__Task prompt__
Exact copy, pictures excluded: write out every line below.

__Supplied entries__
= Beginning of Section =

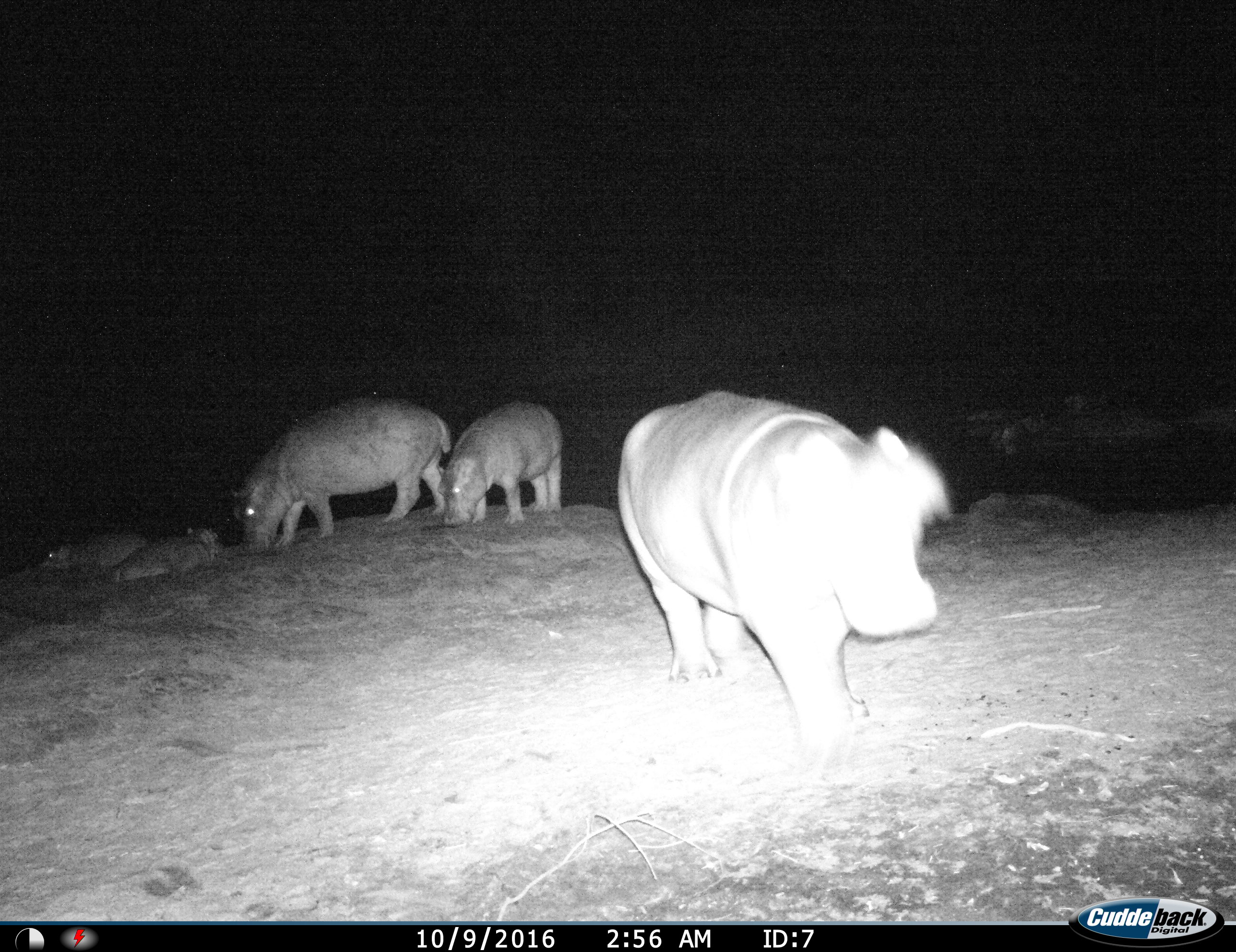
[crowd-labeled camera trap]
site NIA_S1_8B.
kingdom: Animalia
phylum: Chordata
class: Mammalia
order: Artiodactyla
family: Hippopotamidae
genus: Hippopotamus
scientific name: Hippopotamus amphibius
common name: hippopotamus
Hippopotamus (Hippopotamus amphibius), count 5. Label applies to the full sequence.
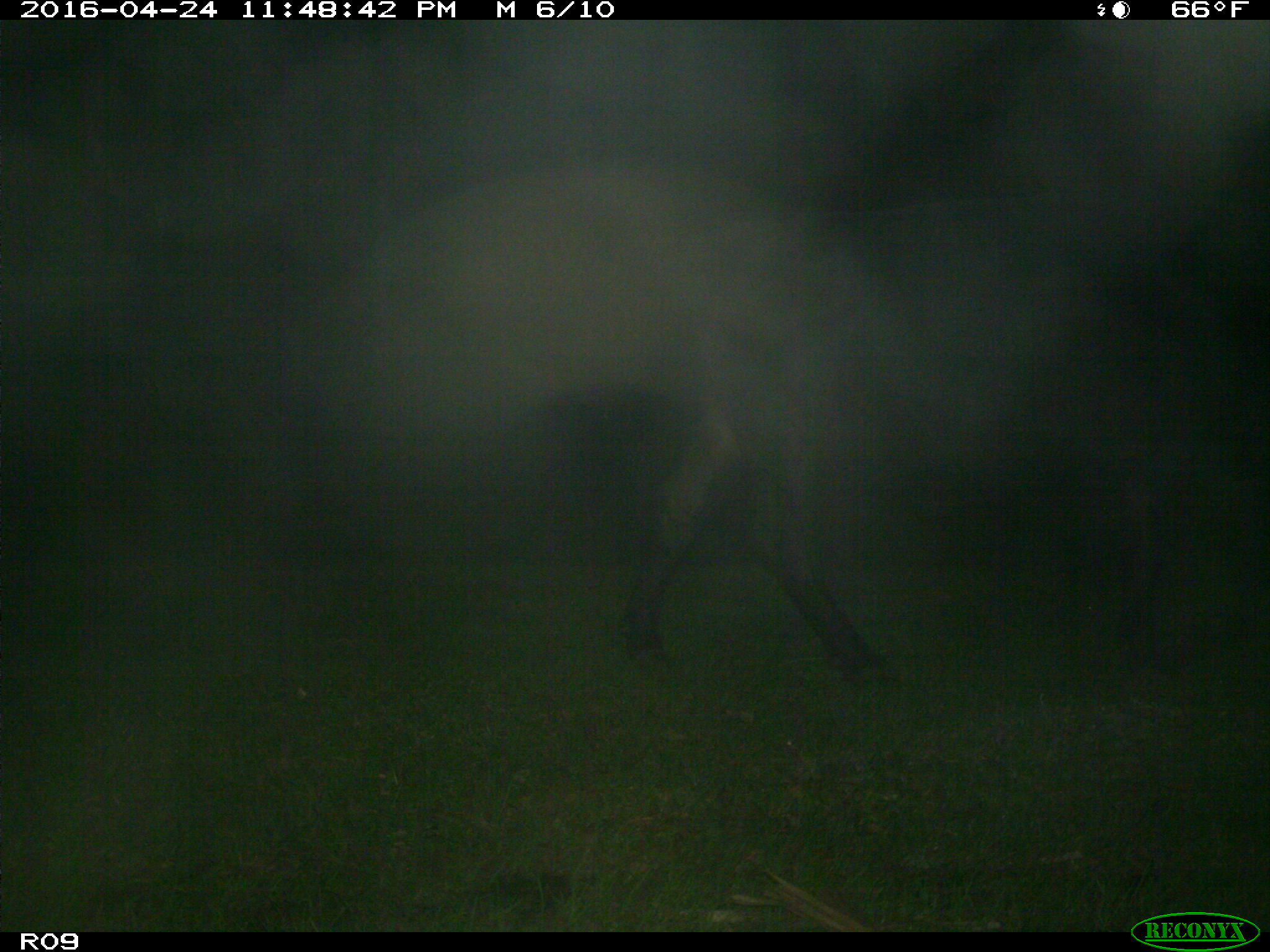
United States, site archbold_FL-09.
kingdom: Animalia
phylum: Chordata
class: Mammalia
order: Artiodactyla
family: Bovidae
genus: Bos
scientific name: Bos taurus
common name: domestic cow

= End of Section =

__Output of the exercise__
[crowd-labeled camera trap]
site NIA_S1_8B.
kingdom: Animalia
phylum: Chordata
class: Mammalia
order: Artiodactyla
family: Hippopotamidae
genus: Hippopotamus
scientific name: Hippopotamus amphibius
common name: hippopotamus
Hippopotamus (Hippopotamus amphibius), count 5. Label applies to the full sequence.
United States, site archbold_FL-09.
kingdom: Animalia
phylum: Chordata
class: Mammalia
order: Artiodactyla
family: Bovidae
genus: Bos
scientific name: Bos taurus
common name: domestic cow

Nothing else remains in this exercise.